제공 데이터 ::
◇ ◇ ◇ ◇
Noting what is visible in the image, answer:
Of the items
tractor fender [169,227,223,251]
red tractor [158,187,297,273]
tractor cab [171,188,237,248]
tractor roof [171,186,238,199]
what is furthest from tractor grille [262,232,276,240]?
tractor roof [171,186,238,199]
◇ ◇ ◇ ◇
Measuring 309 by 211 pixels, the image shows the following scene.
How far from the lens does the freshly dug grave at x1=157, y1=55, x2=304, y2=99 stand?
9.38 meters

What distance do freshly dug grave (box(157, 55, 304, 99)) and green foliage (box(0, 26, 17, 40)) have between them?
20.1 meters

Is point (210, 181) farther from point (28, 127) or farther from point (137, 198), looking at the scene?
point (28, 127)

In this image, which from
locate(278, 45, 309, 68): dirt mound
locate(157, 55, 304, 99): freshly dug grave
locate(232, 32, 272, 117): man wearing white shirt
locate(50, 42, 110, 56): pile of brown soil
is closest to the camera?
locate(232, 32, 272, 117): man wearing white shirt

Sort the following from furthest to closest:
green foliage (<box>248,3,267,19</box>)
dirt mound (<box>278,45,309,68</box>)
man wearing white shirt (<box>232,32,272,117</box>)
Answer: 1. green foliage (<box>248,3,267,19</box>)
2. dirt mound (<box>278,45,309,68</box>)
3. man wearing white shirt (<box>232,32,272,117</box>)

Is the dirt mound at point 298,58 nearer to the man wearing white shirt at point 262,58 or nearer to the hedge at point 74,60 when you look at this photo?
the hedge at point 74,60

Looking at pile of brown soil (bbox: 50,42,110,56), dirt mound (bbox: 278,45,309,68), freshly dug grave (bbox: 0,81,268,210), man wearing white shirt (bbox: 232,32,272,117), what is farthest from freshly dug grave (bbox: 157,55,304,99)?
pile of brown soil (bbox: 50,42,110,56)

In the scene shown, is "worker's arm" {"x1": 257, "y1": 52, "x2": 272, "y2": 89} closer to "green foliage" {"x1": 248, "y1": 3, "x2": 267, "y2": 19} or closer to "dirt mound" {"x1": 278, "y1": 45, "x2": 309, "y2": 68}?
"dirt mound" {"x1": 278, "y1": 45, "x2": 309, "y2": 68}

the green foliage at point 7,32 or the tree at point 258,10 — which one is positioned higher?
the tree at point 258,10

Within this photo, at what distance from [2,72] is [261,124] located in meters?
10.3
◇ ◇ ◇ ◇
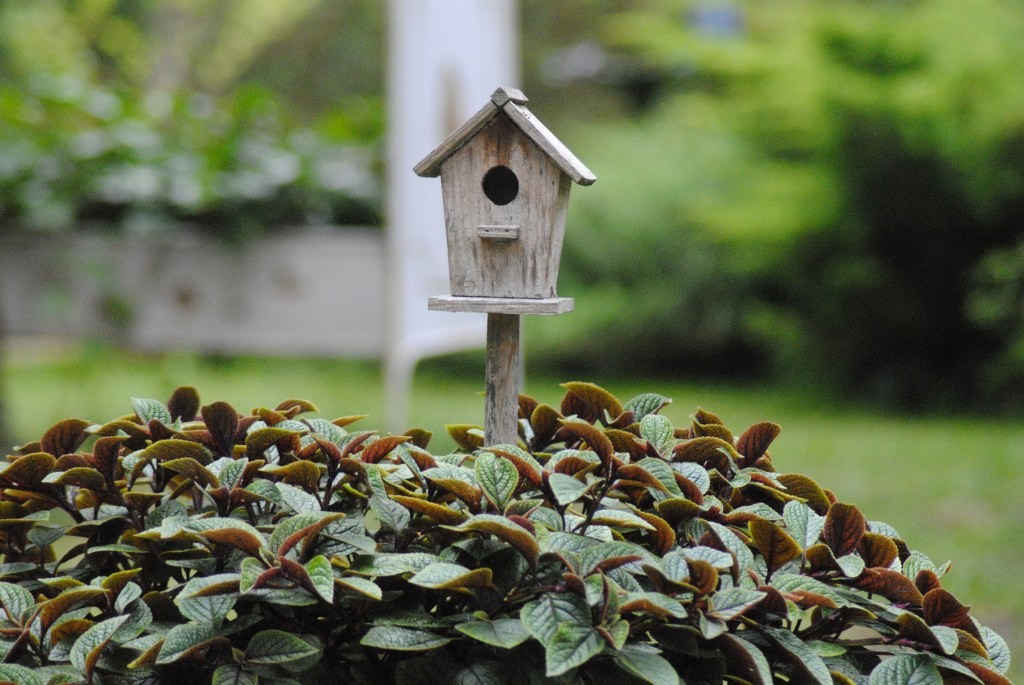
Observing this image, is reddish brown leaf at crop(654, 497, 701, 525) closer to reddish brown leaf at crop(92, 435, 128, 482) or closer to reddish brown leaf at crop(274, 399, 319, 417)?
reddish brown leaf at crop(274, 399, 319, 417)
◇ ◇ ◇ ◇
문제 설명 :: "Measuring 309 by" 문구가 있는 줄부터 "9.38 meters" 문구가 있는 줄까지의 항목을 질문과 답변 두 열로 된 CSV로 바꿔 쓰세요. 항목마다 한 행을 만들고, 각 값은 따옴표로 감싼 하나의 필드에 넣되 줄바꿈은 공백으로 바꾸세요.

출력 결과 ::
질문,답변
"Measuring 309 by 211 pixels, the image shows the following scene. How far from the lens does the freshly dug grave at x1=157, y1=55, x2=304, y2=99 stand?","9.38 meters"